2) Looks like these CPUs are also a very desirable "prey" for people who harvest old hardware for gold — searching for Pentium Pro on YouTube would give you quite a lot of videos on this topic.
So even if I actually never thought about getting a PPro before, I decided this is an opportunity I could not pass up. Besides, this machine meets a lot of goals I was trying to accomplish with my Socket 7 build anyhow.
So, here it is, in all its glory:
The specs are:
Pentium Pro 200 Mhz, 256KB L2 cache;
Intel AP440FX motherboard;
8x Sony CDU311 CD-ROM drive;
WDC AC21600H — 1,6 GB;
4x16MB EDO RAM;
Crystal 4236 integrated audio;
Virge/DX 2MB integrated video.
The machine also comes with two integrated USB ports.
I can't identify the machine itself. On the bottom it has this:
But I'm not sure if the FCC ID is for the motherboard only or the whole PC. Did Intel even ship computers under its own brand in 1996?
Also Krakatao is written on the bottom 😀
It's probably a misspelled Krakatoa — the code name of the Intel AP440FX motherboard.
Inside it also has the ISA ethernet adapter. You can also see the Virge chip on the board:
And here is the mammoth CPU:
I was surprised by the termal paste. Not only was it intact, but also so sticky that even after I removed the radiator brackets, the piece still required a bit of an effort to remove. I decided to keep this paste, so sorry for the "dirty" CPU look:
The CMOS battery is also intact and has the charge.
The system has 6 expansion slots: 2 PCI and 3 ISA. However, the screw that holds one half of the riser card is so tight that I couldn't unscrew it — probably will need a better fitting screwdriver (right now I'm just doing damage to the screw head). I've already added a 12 MB Voodoo V2 1000 card and a Sound Blaster AWE64 CT4500 with 8MB RAM (aka the best Windows 9x sound card I have ATM). I will also probably install a mobile rack in the empty 5,25 drive slot. I'm not going to mess with the RAM (AFAIK, this motherboard is somewhat picky about the EDO sticks and doesn't have slots for PC-100/PC-133 anyways) but will probably replace the HDD. Not sure whether I want to change the onboard Virge for a Matrox Millenium II.

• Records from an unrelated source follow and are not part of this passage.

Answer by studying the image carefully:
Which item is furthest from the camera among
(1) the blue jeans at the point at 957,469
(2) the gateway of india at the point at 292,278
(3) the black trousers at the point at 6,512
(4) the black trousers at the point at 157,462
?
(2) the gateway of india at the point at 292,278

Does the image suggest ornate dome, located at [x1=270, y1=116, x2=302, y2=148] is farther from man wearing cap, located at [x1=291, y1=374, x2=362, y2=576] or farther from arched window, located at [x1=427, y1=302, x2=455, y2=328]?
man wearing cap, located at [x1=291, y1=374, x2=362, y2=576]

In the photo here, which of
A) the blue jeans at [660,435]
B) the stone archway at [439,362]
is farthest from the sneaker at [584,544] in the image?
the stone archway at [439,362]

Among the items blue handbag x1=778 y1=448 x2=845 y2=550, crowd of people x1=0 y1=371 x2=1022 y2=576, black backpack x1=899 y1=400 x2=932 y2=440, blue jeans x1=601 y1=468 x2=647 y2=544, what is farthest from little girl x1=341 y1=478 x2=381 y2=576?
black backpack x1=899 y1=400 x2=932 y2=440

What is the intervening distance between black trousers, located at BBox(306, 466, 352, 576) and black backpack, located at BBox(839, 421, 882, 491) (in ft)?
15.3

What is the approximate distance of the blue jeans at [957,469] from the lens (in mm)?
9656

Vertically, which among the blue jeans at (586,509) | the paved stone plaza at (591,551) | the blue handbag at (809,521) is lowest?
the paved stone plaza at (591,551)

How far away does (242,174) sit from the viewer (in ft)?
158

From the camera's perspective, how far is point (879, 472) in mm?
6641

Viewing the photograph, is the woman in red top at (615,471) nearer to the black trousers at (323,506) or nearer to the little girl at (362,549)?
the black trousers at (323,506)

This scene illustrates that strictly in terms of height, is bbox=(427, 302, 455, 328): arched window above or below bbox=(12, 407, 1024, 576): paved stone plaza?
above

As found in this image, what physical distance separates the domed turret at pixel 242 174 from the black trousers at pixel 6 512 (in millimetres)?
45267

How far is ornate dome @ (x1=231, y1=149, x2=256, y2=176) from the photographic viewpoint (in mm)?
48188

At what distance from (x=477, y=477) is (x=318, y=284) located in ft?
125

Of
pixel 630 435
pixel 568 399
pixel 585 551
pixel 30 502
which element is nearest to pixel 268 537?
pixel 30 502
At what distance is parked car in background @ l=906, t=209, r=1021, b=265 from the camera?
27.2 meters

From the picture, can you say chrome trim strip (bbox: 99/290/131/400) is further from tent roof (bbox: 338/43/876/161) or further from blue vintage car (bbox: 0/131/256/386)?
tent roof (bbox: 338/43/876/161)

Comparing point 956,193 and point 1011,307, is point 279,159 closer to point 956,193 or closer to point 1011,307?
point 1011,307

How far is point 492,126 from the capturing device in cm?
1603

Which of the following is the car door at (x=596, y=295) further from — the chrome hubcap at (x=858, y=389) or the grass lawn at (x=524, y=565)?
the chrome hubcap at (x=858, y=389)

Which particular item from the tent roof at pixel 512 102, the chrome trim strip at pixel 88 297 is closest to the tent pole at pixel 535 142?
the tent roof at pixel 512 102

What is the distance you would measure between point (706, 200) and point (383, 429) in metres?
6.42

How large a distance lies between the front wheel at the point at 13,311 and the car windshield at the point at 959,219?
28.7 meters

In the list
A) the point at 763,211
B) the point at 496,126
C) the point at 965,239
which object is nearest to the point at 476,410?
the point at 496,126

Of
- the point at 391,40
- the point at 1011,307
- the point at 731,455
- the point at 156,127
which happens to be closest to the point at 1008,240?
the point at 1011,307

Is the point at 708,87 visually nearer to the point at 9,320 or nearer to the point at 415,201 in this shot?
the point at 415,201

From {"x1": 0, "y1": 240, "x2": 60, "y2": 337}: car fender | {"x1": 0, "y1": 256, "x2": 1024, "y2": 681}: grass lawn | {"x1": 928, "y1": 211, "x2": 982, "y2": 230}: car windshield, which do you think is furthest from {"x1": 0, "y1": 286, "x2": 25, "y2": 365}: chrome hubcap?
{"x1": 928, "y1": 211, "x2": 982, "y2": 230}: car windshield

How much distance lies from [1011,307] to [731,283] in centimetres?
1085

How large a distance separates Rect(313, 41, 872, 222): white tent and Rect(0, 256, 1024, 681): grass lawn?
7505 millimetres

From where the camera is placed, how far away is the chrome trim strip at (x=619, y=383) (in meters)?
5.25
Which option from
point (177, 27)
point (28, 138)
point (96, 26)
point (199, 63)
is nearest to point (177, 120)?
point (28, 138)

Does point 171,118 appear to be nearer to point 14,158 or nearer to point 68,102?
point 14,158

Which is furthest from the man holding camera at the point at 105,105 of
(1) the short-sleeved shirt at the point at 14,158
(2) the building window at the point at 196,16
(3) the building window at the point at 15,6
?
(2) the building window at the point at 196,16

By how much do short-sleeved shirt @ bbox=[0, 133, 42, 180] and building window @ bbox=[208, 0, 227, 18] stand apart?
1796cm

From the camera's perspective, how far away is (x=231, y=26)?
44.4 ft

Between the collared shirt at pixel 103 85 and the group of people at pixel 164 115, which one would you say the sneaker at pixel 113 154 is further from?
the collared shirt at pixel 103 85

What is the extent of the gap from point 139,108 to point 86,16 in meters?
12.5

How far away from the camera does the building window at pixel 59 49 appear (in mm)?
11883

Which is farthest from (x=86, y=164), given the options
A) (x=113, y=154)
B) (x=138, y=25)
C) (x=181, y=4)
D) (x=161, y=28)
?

Right now the HDD has Windows 98 installed, but the system only boots in safe mode. I'll probably just install a Windows 98SE from scratch — once I figure out how to make the system boot from a CD. Changing boot priority in BIOS does not do anything.
The BIOS also has options for disabling cache and choosing boot speed between "turbo" (surprisingly, it's full speed) and "deturbo". The onboard audio can also be disabled from the BIOS, not sure about the Virge.
That's all for the moment, gonna go see Civil War tonight and maybe mess with the system later (and post additional photos!). I really wonder who actually made this PC.